What is required
After locating the line that contains "Julian Solo by" in the following entries, reproduce it and each later line exactly, including the last.

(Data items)
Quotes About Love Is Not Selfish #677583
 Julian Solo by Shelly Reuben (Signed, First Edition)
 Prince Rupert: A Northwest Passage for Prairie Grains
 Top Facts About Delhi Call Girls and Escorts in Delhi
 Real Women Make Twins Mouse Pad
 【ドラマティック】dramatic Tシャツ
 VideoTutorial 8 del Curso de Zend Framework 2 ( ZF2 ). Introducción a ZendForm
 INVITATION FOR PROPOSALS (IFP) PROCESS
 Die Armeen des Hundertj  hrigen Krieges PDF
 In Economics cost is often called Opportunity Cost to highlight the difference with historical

Solution to the problem
 Julian Solo by Shelly Reuben (Signed, First Edition)
 Prince Rupert: A Northwest Passage for Prairie Grains
 Top Facts About Delhi Call Girls and Escorts in Delhi
 Real Women Make Twins Mouse Pad
 【ドラマティック】dramatic Tシャツ
 VideoTutorial 8 del Curso de Zend Framework 2 ( ZF2 ). Introducción a ZendForm
 INVITATION FOR PROPOSALS (IFP) PROCESS
 Die Armeen des Hundertj  hrigen Krieges PDF
 In Economics cost is often called Opportunity Cost to highlight the difference with historical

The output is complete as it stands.